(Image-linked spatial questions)
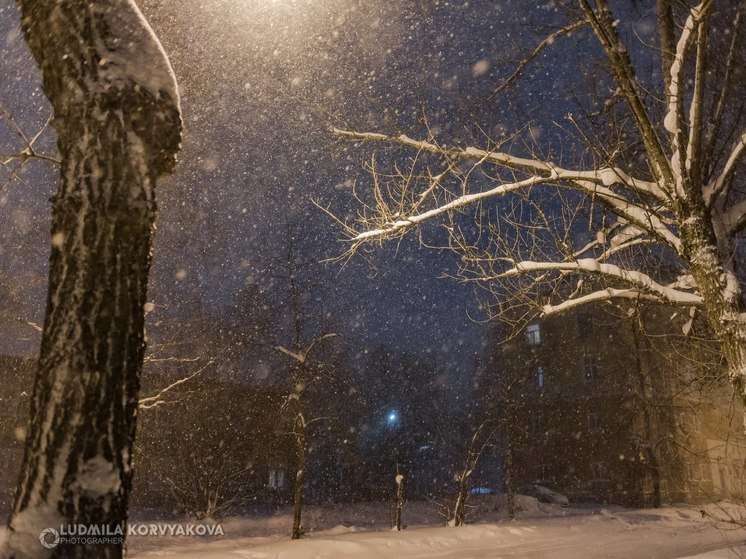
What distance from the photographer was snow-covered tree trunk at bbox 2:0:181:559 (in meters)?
3.01

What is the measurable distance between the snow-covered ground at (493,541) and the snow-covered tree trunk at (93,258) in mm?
8747

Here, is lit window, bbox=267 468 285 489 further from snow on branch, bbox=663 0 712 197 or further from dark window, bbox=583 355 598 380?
snow on branch, bbox=663 0 712 197

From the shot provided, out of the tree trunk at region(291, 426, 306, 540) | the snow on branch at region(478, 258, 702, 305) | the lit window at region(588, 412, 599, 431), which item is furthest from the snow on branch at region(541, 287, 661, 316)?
the lit window at region(588, 412, 599, 431)

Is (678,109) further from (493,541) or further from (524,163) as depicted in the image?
(493,541)

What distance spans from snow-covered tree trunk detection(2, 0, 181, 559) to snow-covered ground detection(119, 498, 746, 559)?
8747 mm

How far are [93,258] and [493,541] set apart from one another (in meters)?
16.3

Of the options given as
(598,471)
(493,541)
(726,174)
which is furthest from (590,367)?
(726,174)

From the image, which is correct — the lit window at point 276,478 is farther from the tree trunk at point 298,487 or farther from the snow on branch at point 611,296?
the snow on branch at point 611,296

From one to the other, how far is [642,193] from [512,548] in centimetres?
1195

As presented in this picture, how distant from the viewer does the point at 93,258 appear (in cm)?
325

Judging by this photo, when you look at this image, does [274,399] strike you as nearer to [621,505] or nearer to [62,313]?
[621,505]

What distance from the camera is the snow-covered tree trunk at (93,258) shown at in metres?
3.01

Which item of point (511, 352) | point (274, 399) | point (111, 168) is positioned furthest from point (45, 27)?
point (511, 352)

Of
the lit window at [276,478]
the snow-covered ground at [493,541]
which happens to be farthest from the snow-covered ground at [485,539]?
the lit window at [276,478]
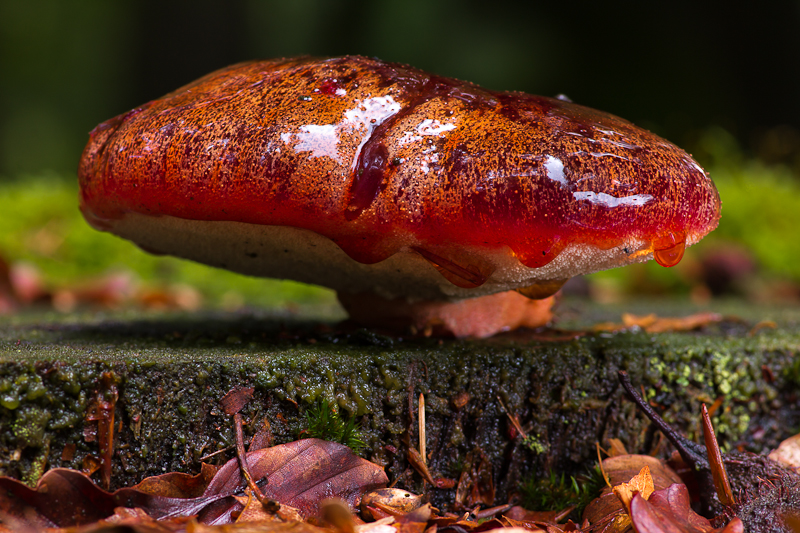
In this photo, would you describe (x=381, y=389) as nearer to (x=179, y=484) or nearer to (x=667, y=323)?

**What this task involves**
Print exactly the span of lines that begins with the line containing "From the image, which" and ends with the last line of the listing, with no pictures.

**Solution to this exercise**
From the image, which is correct — the lit window at point 276,478 is farther from the tree trunk at point 298,487 or farther from the snow on branch at point 611,296?
the snow on branch at point 611,296

From one to the other, how far is [642,193] from [512,548] in centimetres?
1195

As presented in this picture, how distant from the viewer does the point at 93,258 appear (in cm)?
325

Judging by this photo, when you look at this image, does [274,399] strike you as nearer to [621,505] or nearer to [62,313]?
[621,505]

What distance from the camera is the snow-covered tree trunk at (93,258) shown at in metres?
3.01

Which item of point (511, 352) | point (274, 399) | point (111, 168) is positioned furthest from point (45, 27)?
point (511, 352)

Of
the lit window at [276,478]
the snow-covered ground at [493,541]
which happens to be farthest from the snow-covered ground at [485,539]?
the lit window at [276,478]
In this photo, would you describe (x=381, y=389) as nearer to (x=179, y=484) or nearer to (x=667, y=323)?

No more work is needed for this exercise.